Image-text web data ▸
----------------------------------------

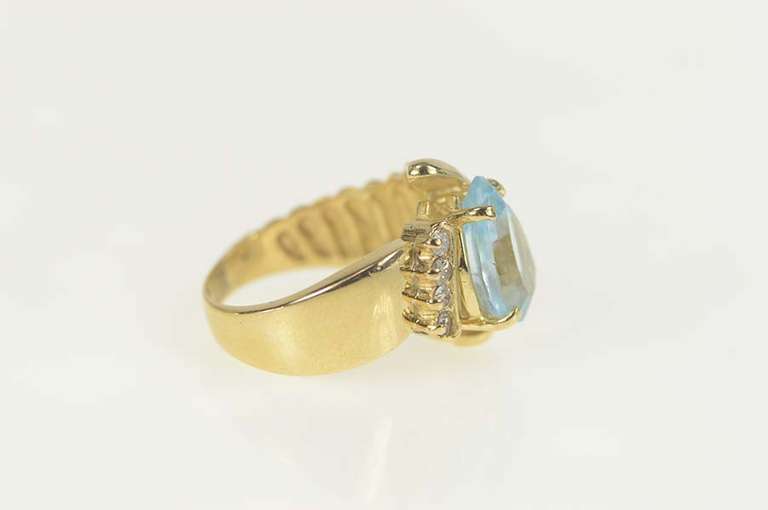 14K Yellow Gold 3.65 Ctw Pear Blue Topaz Diamond Accent Ring
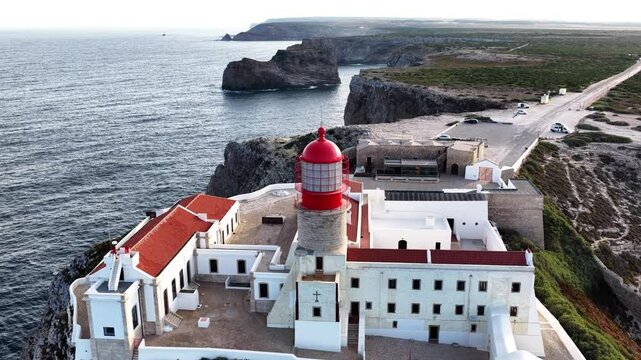 Explore the majestic lighthouse overlooking the cliffs of Algarve, Portugal with stunning coastal views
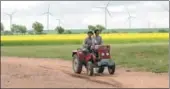  ?? SU WEIZHONG / FOR CHINA DAILY ?? Two farmers on a tractor pass through a wind power farm in Inner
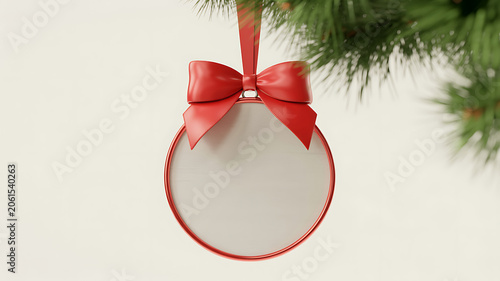 A red metal christmas ornament with a bow hanging on a tree branch with green pine needles on a beige background
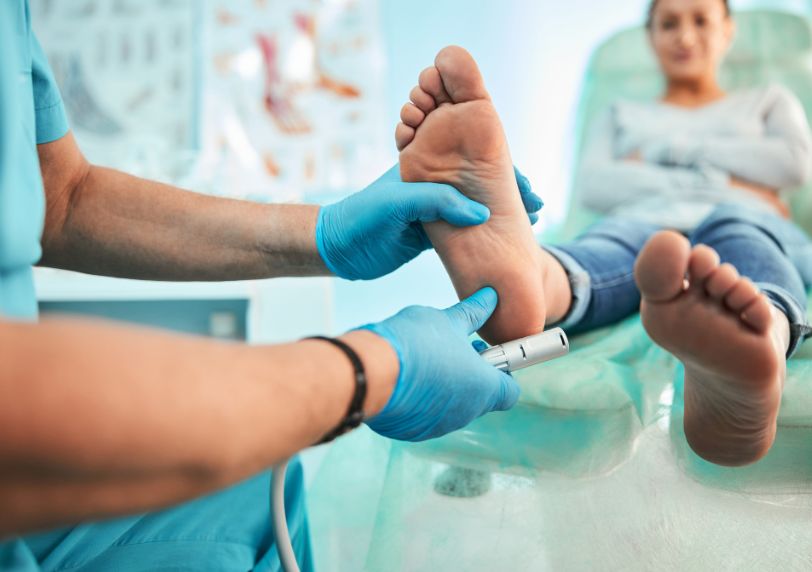 conducting shockwave therapy on a patient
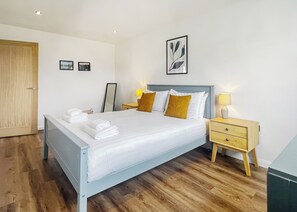 A neatly made bed with towels, a bedside table with a lamp, a wooden door, and a framed picture on the wall. - 1 bedroom accommodation in Old Buckenham (Old Buckenham)
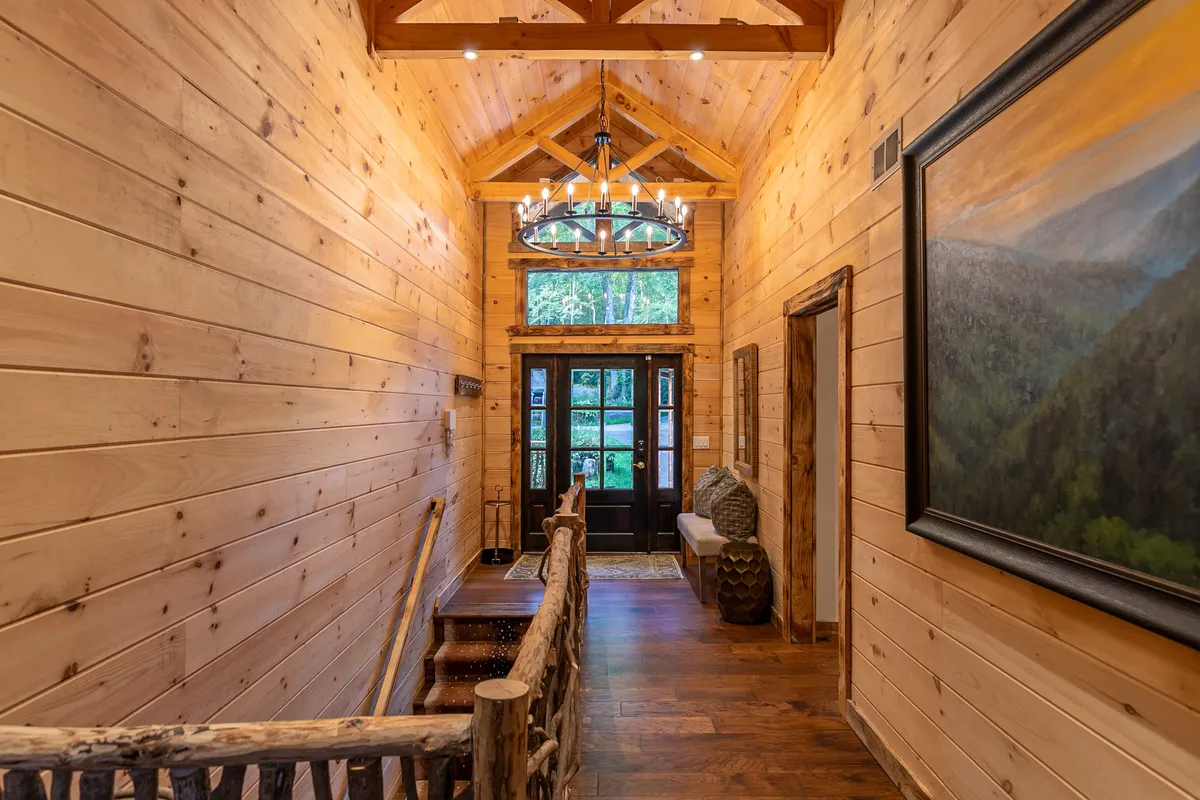 The lodge's entrance hall, featuring a warm chandelier, wooden walls, front doors, and artwork. The lighting and decor create a welcoming atmosphere that sets the tone for a romantic getaway.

----------------------------------------

About this exercise ▸
Exclude the pictures and write out exactly the lines from the one holding "A red metal" through the end of the entries, inclusive, and only those.

Task output ▸
 A red metal christmas ornament with a bow hanging on a tree branch with green pine needles on a beige background
 conducting shockwave therapy on a patient
 A neatly made bed with towels, a bedside table with a lamp, a wooden door, and a framed picture on the wall. - 1 bedroom accommodation in Old Buckenham (Old Buckenham)
 The lodge's entrance hall, featuring a warm chandelier, wooden walls, front doors, and artwork. The lighting and decor create a welcoming atmosphere that sets the tone for a romantic getaway.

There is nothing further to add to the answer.